01-edu / public

📚 @01-edu's Public Repository
http://public.01-edu.org/
202 stars 429 forks source link

sp500-strategies subject #2484

Closed jarmo-seljamaa closed 4 months ago

jarmo-seljamaa commented 4 months ago

sp500-strategies

As with other tasks in AI module, the instructions and audit questions lack proof-reading for spelling and clarity.

DataFrame with a Machine learning metrics on train et validation sets on all folds of the train set.

Train et validation?

From the audit:

Does the last validation set of the train set not overlap on the test set?

Possible answers:

Audit has only singular Yes/No options, negation questions are silly to include.

Also this one:

Do all of the folds not contain data from the same day? The split should be done on the dates.

Apart from the language problem (negation question + "do all not contain" can mean that some may contain?), it seems illogical. The data we are using is for 500 different stocks, so we do have 500 data points from the same day. It seems no problem to include the data from the same day in the folds, because the data is from different tickers. Perhaps there is something here, we're missing.

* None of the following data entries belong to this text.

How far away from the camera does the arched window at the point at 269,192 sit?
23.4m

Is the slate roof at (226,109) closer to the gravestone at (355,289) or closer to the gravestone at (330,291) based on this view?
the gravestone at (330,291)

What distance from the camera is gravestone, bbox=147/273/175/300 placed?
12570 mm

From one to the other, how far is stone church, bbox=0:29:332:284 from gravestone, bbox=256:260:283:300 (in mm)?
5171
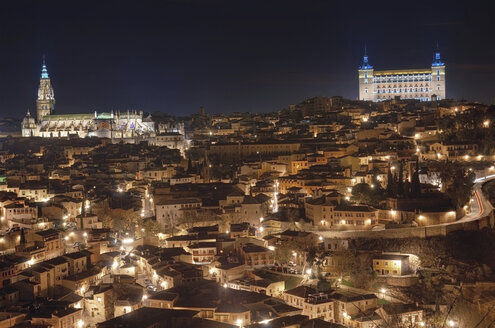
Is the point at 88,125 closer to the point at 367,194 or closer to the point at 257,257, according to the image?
the point at 367,194

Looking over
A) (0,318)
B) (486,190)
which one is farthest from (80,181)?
(486,190)

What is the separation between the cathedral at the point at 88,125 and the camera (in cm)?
4731

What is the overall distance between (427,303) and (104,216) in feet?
36.8

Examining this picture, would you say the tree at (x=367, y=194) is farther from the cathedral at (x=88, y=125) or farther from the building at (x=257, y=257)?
the cathedral at (x=88, y=125)

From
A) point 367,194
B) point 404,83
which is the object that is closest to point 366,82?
point 404,83

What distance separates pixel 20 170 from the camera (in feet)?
104

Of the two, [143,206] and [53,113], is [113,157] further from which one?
[53,113]

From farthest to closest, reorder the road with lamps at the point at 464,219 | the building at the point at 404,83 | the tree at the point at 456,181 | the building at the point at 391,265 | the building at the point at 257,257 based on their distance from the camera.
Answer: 1. the building at the point at 404,83
2. the tree at the point at 456,181
3. the road with lamps at the point at 464,219
4. the building at the point at 257,257
5. the building at the point at 391,265

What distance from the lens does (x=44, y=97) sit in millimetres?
58312

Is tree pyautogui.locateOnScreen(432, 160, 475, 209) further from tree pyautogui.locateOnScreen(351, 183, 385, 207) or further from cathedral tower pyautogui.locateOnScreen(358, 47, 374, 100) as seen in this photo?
cathedral tower pyautogui.locateOnScreen(358, 47, 374, 100)

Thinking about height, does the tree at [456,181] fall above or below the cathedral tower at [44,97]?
below

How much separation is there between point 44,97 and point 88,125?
30.4ft

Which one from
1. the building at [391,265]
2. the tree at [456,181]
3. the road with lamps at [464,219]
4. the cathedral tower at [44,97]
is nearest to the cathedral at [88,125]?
the cathedral tower at [44,97]

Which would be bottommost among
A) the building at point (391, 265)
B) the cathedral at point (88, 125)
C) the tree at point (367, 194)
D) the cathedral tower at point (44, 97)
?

If so, please do explain.

nprimo commented 4 months ago

Hi @jarmo-seljamaa, thank you for your feedback! I rephrased the 2 audit questions you pointed out to improve their clarity.

jarmo-seljamaa commented 4 months ago

Thanks! However the new wording still contains negation:

Is the last validation set of the train data not overlapping with the test data?

Possible answers:

nprimo commented 4 months ago

Would the following be clearer?

Is the last validation set of the train data not overlapping with the test data? Yes (the two sets are not overlapping) or no (the two sets are overlapping).

jarmo-seljamaa commented 4 months ago

I've seen this type of solution in some earlier tasks:

Can you confirm that the last validation set of the train data is not overlapping with the test data?

Not the smoothest, but at least it doesn't have 3 possible answers.